══ RECORDS FOR THE TASK ══

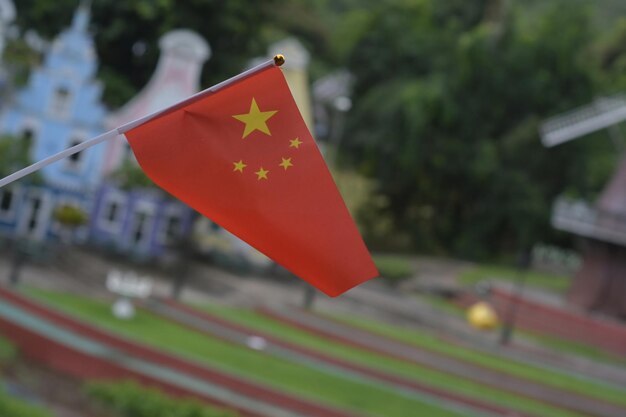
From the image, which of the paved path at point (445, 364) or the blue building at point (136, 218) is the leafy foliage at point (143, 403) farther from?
the blue building at point (136, 218)

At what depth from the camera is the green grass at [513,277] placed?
1283 inches

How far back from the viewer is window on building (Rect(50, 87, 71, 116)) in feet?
91.1

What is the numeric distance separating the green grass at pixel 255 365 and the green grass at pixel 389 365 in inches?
57.7

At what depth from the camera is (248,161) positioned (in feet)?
19.3

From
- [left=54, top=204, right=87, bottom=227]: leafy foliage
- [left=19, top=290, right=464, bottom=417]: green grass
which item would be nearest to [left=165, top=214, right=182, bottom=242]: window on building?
[left=54, top=204, right=87, bottom=227]: leafy foliage

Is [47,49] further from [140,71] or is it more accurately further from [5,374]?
[5,374]

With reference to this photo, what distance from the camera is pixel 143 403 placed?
571 inches

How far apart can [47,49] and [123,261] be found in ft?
20.2

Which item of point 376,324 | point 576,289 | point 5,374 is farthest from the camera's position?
point 576,289

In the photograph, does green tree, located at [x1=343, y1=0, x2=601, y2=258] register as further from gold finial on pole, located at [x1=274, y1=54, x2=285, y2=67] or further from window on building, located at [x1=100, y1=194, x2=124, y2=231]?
gold finial on pole, located at [x1=274, y1=54, x2=285, y2=67]

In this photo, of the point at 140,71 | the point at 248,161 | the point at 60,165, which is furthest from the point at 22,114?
the point at 248,161

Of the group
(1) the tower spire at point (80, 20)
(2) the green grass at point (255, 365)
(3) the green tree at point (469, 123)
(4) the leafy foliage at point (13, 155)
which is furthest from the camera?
(3) the green tree at point (469, 123)

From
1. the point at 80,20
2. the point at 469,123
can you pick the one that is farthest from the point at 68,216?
the point at 469,123

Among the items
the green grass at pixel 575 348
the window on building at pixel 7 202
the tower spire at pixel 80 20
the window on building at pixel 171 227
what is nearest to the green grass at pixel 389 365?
the window on building at pixel 171 227
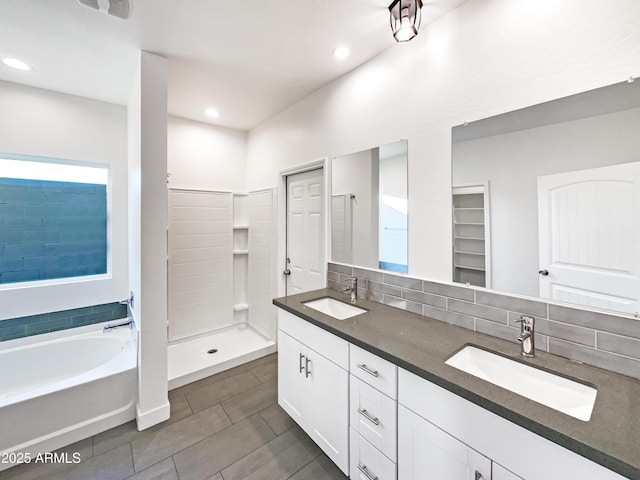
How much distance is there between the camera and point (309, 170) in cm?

═══

WORK INSTRUCTIONS
Restate verbatim the lines running from the line with "In this photo, of" through the end of the material; both ends count, and images are omitted.

THE SOLUTION
In this photo, of the point at 140,71 | the point at 248,161 | the point at 60,165, which is furthest from the point at 22,114?
the point at 248,161

Of the group
(1) the tower spire at point (80, 20)
(2) the green grass at point (255, 365)
(3) the green tree at point (469, 123)
(4) the leafy foliage at point (13, 155)
which is furthest from the camera?
(3) the green tree at point (469, 123)

From
1. the point at 80,20
2. the point at 469,123
can you pick the one that is farthest from the point at 68,216?
the point at 469,123

Among the items
the green grass at pixel 575 348
the window on building at pixel 7 202
the tower spire at pixel 80 20
the window on building at pixel 171 227
what is nearest to the green grass at pixel 389 365?
the window on building at pixel 171 227
How much distance is there between the camera and point (309, 170) in cm?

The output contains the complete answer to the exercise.